Lindo’s employment contract with NCL was governed by a collective bargaining
agreement. The contract also stated that all personal injury and Jones Act
claims would be resolved by binding arbitration pursuant to the United Nations
Convention on Recognition and Enforcement of Foreign Arbitral Awards. The
contract stated that the place of arbitration would be the place of the
employee’s citizenship, unless arbitration is unavailable under the Convention
in that country, in which case it shall take place in Nassau, Bahamas. The
choice of law would be that of the flag state of the vessel (Bahamas).
Lindo challenged arbitration, arguing that the claim would
arise under Bahamian negligence law, not the Jones Act. Lindo then filed a
lawsuit in Florida state court. NCL moved to compel arbitration and removal to
federal court. Lindo amended his complaint to allege a single count of Jones
Act negligence. The district court granted NCL’s motion to compel arbitration
and dismissed Lindo’s amended complaint. Lindo appealed.
The United States Court of Appeals for the Eleventh Circuit
affirmed the district court's order to compel arbitration of Lindo’s Jones Act
negligence claim. The Court began its analysis by evaluating the New York
Convention. This Convention recognizes written arbitration agreements
concerning subject matter capable of settlement by arbitration. Both Nicaragua
and the Bahamas are signatories to the Convention. Both parties agree that the
Convention applies to Lindo’s contract.

> _Dataset records_

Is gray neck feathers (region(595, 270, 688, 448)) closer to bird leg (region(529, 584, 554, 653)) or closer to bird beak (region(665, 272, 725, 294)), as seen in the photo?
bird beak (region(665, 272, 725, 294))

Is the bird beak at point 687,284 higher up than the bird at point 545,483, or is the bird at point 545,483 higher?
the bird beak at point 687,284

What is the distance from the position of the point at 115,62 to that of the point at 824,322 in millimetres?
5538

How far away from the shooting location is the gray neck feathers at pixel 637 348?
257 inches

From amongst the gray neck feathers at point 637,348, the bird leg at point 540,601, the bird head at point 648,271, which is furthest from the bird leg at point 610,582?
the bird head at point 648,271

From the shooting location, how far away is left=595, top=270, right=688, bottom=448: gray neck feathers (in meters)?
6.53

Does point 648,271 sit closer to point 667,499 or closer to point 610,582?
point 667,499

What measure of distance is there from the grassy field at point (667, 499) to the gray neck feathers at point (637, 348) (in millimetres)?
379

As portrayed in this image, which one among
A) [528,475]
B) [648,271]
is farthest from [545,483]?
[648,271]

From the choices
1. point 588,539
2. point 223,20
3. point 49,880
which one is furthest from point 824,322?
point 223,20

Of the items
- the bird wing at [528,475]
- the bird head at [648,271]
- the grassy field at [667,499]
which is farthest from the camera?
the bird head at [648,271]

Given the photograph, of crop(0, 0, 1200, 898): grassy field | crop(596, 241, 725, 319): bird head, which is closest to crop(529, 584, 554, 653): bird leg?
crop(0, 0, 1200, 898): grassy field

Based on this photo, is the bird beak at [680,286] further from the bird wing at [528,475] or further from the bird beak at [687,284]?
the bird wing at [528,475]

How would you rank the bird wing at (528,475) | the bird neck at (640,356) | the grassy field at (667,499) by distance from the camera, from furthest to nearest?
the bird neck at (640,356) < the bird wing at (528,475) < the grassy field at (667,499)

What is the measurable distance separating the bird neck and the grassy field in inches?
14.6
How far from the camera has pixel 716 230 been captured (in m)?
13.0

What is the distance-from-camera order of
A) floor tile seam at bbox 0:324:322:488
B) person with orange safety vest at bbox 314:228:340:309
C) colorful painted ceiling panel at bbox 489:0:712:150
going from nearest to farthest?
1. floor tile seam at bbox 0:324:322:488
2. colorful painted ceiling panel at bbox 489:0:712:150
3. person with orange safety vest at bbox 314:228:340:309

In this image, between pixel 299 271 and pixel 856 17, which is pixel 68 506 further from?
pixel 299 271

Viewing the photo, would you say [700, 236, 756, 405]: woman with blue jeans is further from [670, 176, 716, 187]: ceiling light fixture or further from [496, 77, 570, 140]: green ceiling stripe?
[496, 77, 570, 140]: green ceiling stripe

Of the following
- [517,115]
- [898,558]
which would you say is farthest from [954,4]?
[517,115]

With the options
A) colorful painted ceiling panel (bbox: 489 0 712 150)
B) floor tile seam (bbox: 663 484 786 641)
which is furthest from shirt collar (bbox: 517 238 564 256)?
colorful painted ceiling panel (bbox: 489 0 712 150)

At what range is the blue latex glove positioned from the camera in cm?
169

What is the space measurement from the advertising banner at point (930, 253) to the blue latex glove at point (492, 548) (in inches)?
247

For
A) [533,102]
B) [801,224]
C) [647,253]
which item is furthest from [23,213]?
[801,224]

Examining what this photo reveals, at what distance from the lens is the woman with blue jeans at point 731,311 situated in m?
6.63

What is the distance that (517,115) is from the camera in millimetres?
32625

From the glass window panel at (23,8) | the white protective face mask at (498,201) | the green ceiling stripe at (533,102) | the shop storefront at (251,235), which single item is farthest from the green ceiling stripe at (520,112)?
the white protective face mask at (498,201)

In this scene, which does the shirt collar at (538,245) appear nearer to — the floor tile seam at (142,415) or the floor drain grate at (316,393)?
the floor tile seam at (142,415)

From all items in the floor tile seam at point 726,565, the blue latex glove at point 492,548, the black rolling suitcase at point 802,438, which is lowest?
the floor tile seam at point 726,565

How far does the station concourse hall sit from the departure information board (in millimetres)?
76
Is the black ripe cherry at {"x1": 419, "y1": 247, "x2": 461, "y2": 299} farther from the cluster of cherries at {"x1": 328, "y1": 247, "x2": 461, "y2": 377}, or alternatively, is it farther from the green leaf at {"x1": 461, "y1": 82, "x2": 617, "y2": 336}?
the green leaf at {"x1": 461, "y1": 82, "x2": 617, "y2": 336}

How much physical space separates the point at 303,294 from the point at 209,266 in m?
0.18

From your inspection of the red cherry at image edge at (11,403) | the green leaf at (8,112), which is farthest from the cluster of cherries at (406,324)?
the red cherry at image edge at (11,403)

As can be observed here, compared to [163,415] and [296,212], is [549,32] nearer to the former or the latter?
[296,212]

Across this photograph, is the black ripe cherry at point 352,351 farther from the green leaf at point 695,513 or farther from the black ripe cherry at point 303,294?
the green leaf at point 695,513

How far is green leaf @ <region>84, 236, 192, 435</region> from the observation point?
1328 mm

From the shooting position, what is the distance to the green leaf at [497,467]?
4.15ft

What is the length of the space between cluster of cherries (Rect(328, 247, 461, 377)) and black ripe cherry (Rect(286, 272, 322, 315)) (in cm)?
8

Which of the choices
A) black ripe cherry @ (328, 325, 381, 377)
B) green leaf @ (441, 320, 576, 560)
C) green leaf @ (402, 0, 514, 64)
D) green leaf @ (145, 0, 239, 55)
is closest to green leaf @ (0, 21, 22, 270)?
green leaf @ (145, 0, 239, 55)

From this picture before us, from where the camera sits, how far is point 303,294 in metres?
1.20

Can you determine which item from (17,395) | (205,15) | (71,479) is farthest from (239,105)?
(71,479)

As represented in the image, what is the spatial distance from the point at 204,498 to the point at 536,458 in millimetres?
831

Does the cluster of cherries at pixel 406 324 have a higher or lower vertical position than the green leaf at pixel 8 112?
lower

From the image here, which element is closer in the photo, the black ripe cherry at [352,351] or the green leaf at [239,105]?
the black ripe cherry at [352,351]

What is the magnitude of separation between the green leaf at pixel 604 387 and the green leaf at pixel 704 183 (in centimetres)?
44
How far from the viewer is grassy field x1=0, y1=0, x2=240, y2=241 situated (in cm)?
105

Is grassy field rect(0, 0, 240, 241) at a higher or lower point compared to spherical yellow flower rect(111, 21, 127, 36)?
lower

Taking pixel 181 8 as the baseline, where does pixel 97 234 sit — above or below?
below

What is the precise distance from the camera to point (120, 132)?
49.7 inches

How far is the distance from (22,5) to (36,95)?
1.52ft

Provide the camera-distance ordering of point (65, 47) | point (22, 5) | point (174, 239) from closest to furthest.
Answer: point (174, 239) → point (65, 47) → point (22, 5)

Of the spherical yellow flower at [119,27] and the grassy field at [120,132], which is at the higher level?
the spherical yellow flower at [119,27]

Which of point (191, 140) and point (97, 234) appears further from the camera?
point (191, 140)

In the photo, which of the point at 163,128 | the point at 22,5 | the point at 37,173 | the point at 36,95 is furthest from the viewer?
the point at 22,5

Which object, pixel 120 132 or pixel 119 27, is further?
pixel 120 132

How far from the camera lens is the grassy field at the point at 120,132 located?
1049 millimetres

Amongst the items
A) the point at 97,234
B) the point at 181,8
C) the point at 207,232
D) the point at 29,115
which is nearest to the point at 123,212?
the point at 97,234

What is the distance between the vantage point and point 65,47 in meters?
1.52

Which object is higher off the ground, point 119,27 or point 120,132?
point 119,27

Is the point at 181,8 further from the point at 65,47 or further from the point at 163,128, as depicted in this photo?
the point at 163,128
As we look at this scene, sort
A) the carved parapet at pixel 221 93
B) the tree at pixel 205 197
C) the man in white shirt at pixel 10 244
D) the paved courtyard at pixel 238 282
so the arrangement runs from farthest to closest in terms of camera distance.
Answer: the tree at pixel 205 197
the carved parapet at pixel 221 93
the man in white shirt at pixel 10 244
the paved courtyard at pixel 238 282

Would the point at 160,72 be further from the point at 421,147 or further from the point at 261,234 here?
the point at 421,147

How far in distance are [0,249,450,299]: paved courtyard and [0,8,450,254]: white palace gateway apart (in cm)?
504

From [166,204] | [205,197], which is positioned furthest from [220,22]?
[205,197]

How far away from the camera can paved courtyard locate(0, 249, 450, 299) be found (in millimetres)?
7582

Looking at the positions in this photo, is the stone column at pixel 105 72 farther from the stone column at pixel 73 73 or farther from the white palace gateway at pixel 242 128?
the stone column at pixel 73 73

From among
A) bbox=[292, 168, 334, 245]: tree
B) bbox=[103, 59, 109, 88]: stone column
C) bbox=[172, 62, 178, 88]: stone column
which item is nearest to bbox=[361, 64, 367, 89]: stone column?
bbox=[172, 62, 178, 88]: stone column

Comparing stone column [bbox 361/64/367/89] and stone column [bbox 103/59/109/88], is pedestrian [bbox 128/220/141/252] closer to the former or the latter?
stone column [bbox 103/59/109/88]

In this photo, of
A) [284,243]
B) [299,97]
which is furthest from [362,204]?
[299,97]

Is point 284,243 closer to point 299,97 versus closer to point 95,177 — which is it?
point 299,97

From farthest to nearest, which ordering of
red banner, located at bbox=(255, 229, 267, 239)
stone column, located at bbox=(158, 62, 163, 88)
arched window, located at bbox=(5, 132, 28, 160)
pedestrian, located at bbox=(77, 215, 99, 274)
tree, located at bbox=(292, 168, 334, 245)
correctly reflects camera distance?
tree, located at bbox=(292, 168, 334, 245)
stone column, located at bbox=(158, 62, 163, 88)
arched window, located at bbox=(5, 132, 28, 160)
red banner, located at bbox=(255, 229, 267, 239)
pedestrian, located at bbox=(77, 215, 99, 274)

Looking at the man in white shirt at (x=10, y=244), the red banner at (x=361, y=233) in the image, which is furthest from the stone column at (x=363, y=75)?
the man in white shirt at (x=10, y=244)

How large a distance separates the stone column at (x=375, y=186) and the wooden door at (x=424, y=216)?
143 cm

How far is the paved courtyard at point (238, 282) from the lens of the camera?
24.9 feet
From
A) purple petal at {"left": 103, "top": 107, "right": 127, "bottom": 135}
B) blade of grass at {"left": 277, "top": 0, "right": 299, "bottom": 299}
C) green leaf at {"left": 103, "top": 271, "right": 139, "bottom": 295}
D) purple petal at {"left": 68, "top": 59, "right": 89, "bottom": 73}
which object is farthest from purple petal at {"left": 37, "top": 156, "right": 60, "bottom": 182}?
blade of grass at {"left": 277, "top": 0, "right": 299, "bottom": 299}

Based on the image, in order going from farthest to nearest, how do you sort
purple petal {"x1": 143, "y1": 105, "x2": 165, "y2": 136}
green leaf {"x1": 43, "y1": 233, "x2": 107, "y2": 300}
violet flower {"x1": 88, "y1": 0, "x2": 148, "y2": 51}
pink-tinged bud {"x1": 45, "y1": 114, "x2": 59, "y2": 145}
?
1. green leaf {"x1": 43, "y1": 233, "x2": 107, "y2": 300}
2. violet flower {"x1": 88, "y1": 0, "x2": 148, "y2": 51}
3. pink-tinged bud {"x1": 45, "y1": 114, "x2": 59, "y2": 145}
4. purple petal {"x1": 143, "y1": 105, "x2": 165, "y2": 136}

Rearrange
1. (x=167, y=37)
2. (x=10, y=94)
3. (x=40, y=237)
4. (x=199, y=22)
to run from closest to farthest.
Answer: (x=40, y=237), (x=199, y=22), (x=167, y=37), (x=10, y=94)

> _Task brief_
Write out the passage on Lindo's arbitration dispute with NCL in full, reproducing every word and punctuation mark without change.

> _Reply to the task_
Lindo’s employment contract with NCL was governed by a collective bargaining
agreement. The contract also stated that all personal injury and Jones Act
claims would be resolved by binding arbitration pursuant to the United Nations
Convention on Recognition and Enforcement of Foreign Arbitral Awards. The
contract stated that the place of arbitration would be the place of the
employee’s citizenship, unless arbitration is unavailable under the Convention
in that country, in which case it shall take place in Nassau, Bahamas. The
choice of law would be that of the flag state of the vessel (Bahamas).
Lindo challenged arbitration, arguing that the claim would
arise under Bahamian negligence law, not the Jones Act. Lindo then filed a
lawsuit in Florida state court. NCL moved to compel arbitration and removal to
federal court. Lindo amended his complaint to allege a single count of Jones
Act negligence. The district court granted NCL’s motion to compel arbitration
and dismissed Lindo’s amended complaint. Lindo appealed.
The United States Court of Appeals for the Eleventh Circuit
affirmed the district court's order to compel arbitration of Lindo’s Jones Act
negligence claim. The Court began its analysis by evaluating the New York
Convention. This Convention recognizes written arbitration agreements
concerning subject matter capable of settlement by arbitration. Both Nicaragua
and the Bahamas are signatories to the Convention. Both parties agree that the
Convention applies to Lindo’s contract.